Encouraging safety at work will directly benefit a company and its bottom line. More safety awareness leads to better practices, which will ultimately reduce lost time for employees, worker's compensation claims and cost of insurance premiums. To draw attention to workplace safety, designate a safety day to present new ideas about making the company a safer place to work and to recognise previous accomplishments regarding safety.
Play Safety Bingo
Starting a game of safety bingo is a way to get employees actively involved in the improvement of safety practices. The game cards are handed out to all employees who try to get a bingo. Anyone familiar with the classic bingo game should get the idea. The employees fill in their card spaces by accomplishing one of the many safety tasks listed and having it confirmed by a member of management.

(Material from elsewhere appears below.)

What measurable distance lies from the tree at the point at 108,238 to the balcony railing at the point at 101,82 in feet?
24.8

These tasks may include cleaning up a spill in a restaurant, wearing the proper safety belt for lifting or placing a wet floor sign at a mop site. When any employee completes a bingo, he should be rewarded with recognition and a prize.
Safety Role Play
Role-playing may not always be the most popular training method implemented by management, but sometimes it can be an effective way to communicate to the staff the importance of certain topics for the company. Use safety as the basis for a role-playing exercise. Divide the staff into teams of two, three or four people and ask them to spend time thinking about a safety issue that concerns them within the business. It can be anything they have witnessed and feel should be addressed. Ask them to loosely script the situation into a skit and have part of the team act out the safety violation and the other half come in to stop them and explain what they are doing wrong. Maybe one employee regularly sees people in the stockroom stacking merchandise boxes on top of one another to reach the upper shelves, instead of using a ladder. It can be anything. The results of this exercise may shed light on problems management is unaware of and it can be fun for the staff, too.
Begin Safety Days Program
One way to gauge the effectiveness of your safety program is to keep track of safety days. Make a chart that shows how many days it has been since a safety incident happened, such as an injury that caused someone to leave work. On Day 1, make a speech about the importance of safety in the workplace and say that your goal is to go six months without an incident, then a year. Whenever the staff hits these benchmarks, be sure they are immediately rewarded with meaningful outings or prizes to keep them interested in maintaining a clean safety record.